Calculate inductance of single-layer air core solenoid coils using Wheeler's formula.
| AWG | Diameter (mm) | Max Turns/cm | Typical Use |
|---|---|---|---|
| 22 | 0.64 | ~15 | RF coils, low power |
| 18 | 1.02 | ~10 | Medium power, general |
| 14 | 1.63 | ~6 | High power, low freq |
| 12 | 2.05 | ~5 | Tesla coils, high current |
L = (r² × n²) / (9r + 10l)
Where L is inductance in µH, r is coil radius in inches, n is number of turns, and l is coil length in inches. This formula is accurate for single-layer solenoid coils where l > 0.4r.
Air core inductors are essential in radio frequency circuits where ferrite cores would introduce losses or saturate at high frequencies.
Used with capacitors to create resonant circuits for oscillators, filters, and tuned amplifiers at frequencies from kHz to GHz.

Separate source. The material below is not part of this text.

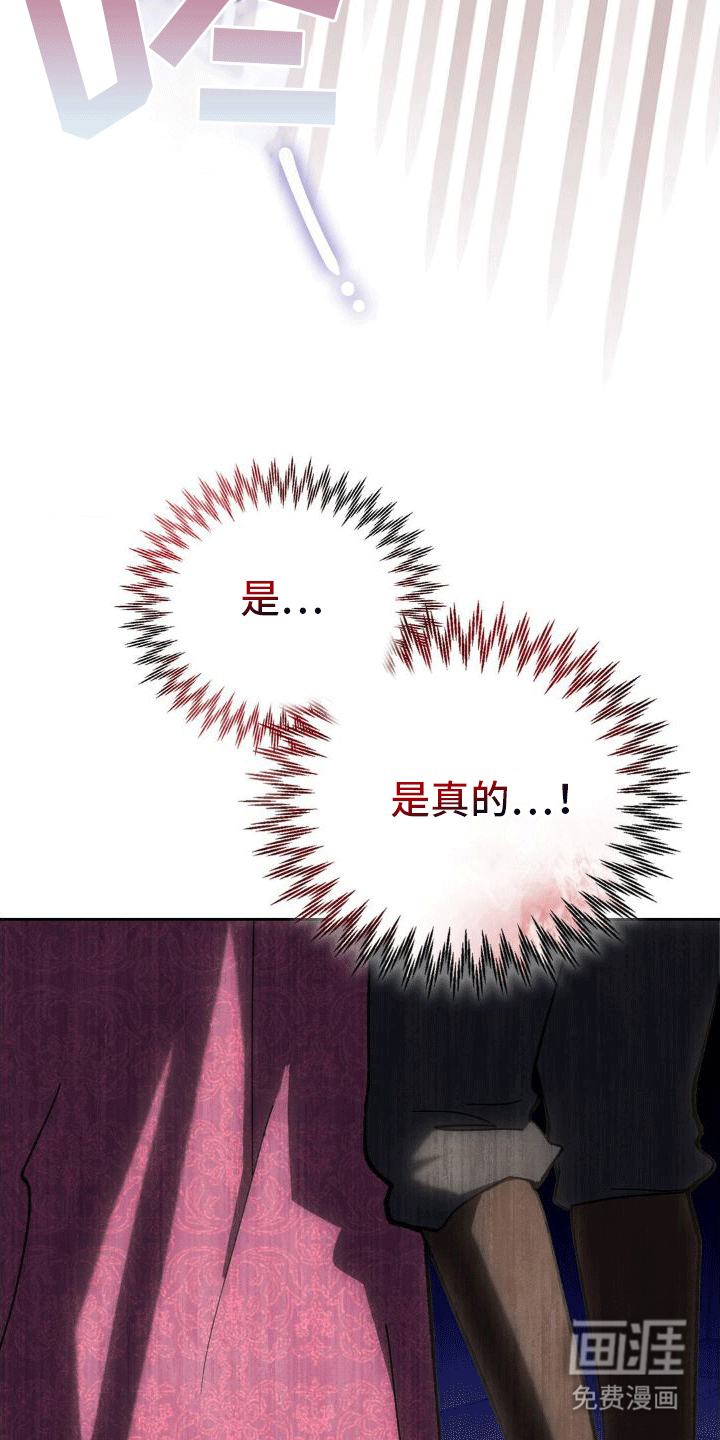 穿越即破产 第6话 第13页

Air core inductors help match antenna impedance to transmission lines without the frequency limitations of ferrite cores.

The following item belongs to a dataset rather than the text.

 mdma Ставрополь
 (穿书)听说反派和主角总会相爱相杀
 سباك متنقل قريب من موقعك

Air core coils provide high Q-factor (quality factor) for sharp filtering in receiver front-ends and frequency-selective circuits.
Large air core inductors are the primary and secondary coils in Tesla coils, operating at high voltages where cores would saturate.
Transmitter and receiver coils for wireless charging use air core designs to allow magnetic field coupling through the gap.
Thicker wire (lower AWG) reduces resistance and increases Q-factor, but limits how tightly you can wind turns. Balance wire size with desired inductance.
Use non-conductive forms (plastic, ceramic, or air) to maintain the air core properties. Metal forms would act as shorted turns.
Every inductor has parasitic capacitance between turns, creating a self-resonant frequency. Stay well below this frequency for proper operation.
Air core inductors radiate magnetic fields and are susceptible to interference. Use shielding or orient coils perpendicular to minimize coupling.